╭─ RECORDS FOR THIS TASK
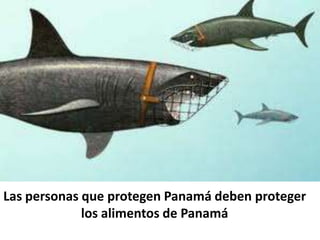 Las personas que protegen Panamá deben proteger
             los alimentos de Panamá
 
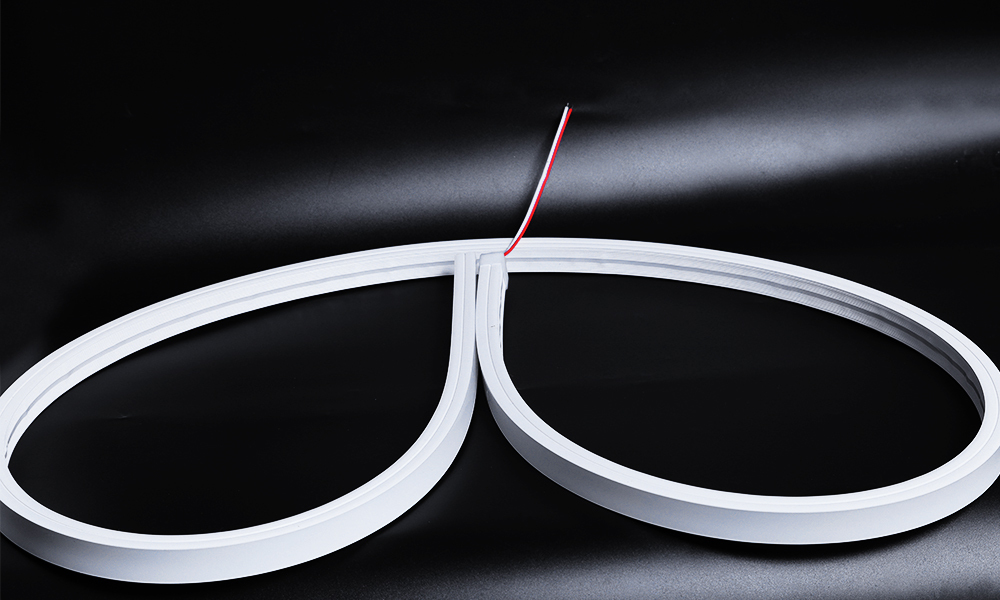 Wholesale W20*H14mm 24V 220V 8mm wide IP68 waterproof grade SMD2835 LED silicone light strip, suitable for outdoor landscapes and home decoration. It can be freely cut.,murenled,IP68 LED Strip W20*H14 24V/220V 8mm for Outdoor/Home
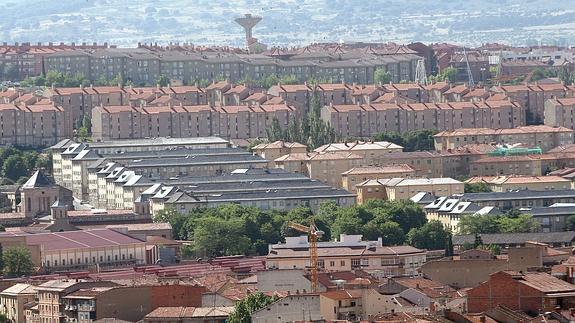 Vista panorámica de Segovia.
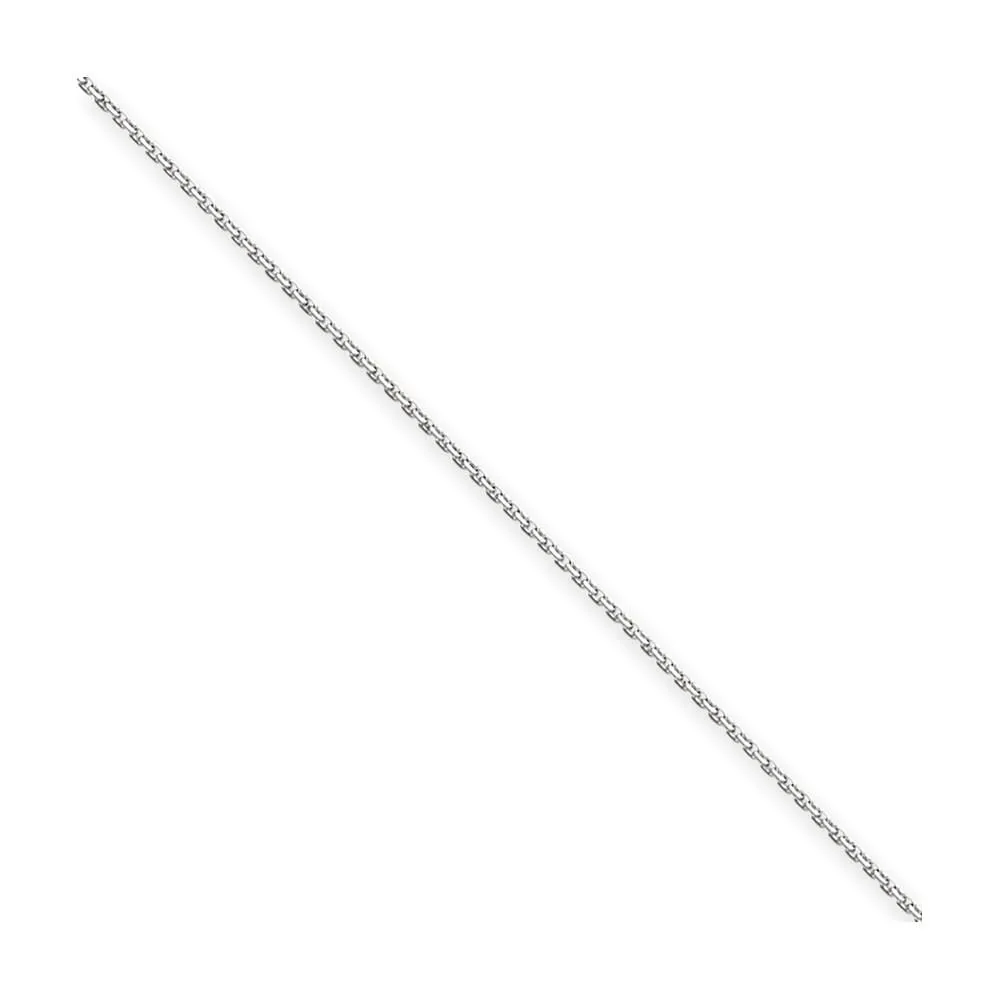 14k White Gold 1.65mm Solid D.C Cable Chain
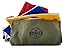 Canvas Zipper Bag (Set of 4) Heavy Duty Tool Pouch Tote Bags, Color Coded with Carabiner Clip, Metal Zipper and Elastic Organizer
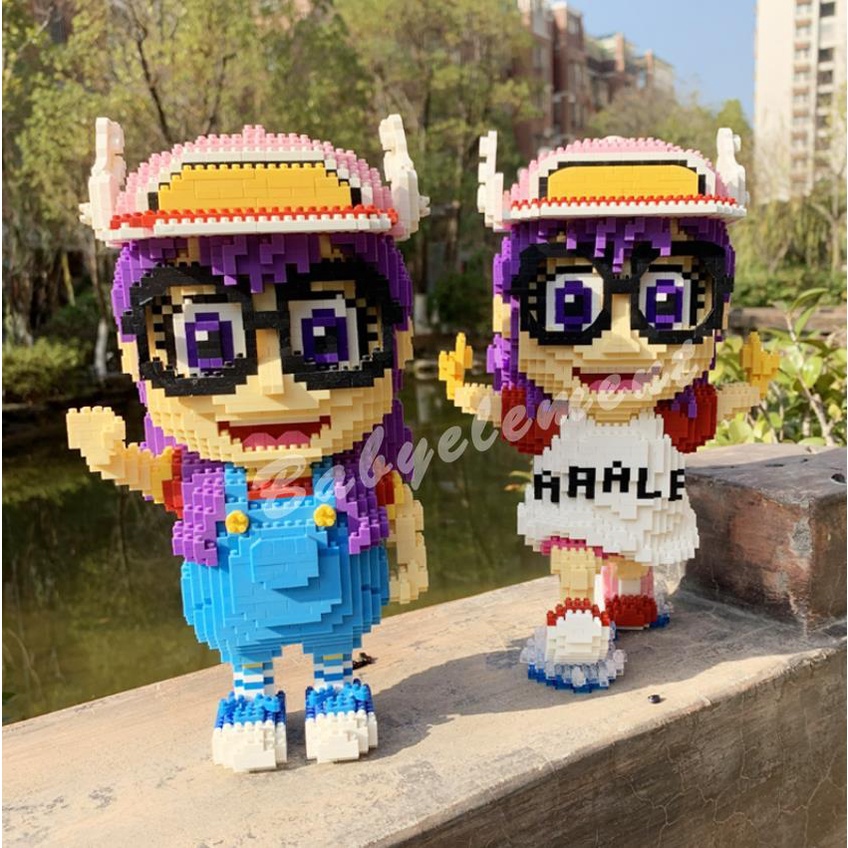 Khối Xây Dựng Nano Dr. Nwe Nano Dr. Nwe Đồ Chơi Lắp Ráp Robot Arale Micro Sáng Tạo Cho Trẻ Em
╰─
§ WHAT THE TASK ASKS
Format the entries above as a JSON list of strings, one string per line and no strings for blank lines. Leave out the pictures.

§ RESULT OF THE TASK
[
  " Las personas que protegen Panamá deben proteger",
  "             los alimentos de Panamá",
  " Wholesale W20*H14mm 24V 220V 8mm wide IP68 waterproof grade SMD2835 LED silicone light strip, suitable for outdoor landscapes and home decoration. It can be freely cut.,murenled,IP68 LED Strip W20*H14 24V/220V 8mm for Outdoor/Home",
  " Vista panorámica de Segovia.",
  " 14k White Gold 1.65mm Solid D.C Cable Chain",
  " Canvas Zipper Bag (Set of 4) Heavy Duty Tool Pouch Tote Bags, Color Coded with Carabiner Clip, Metal Zipper and Elastic Organizer",
  " Khối Xây Dựng Nano Dr. Nwe Nano Dr. Nwe Đồ Chơi Lắp Ráp Robot Arale Micro Sáng Tạo Cho Trẻ Em"
]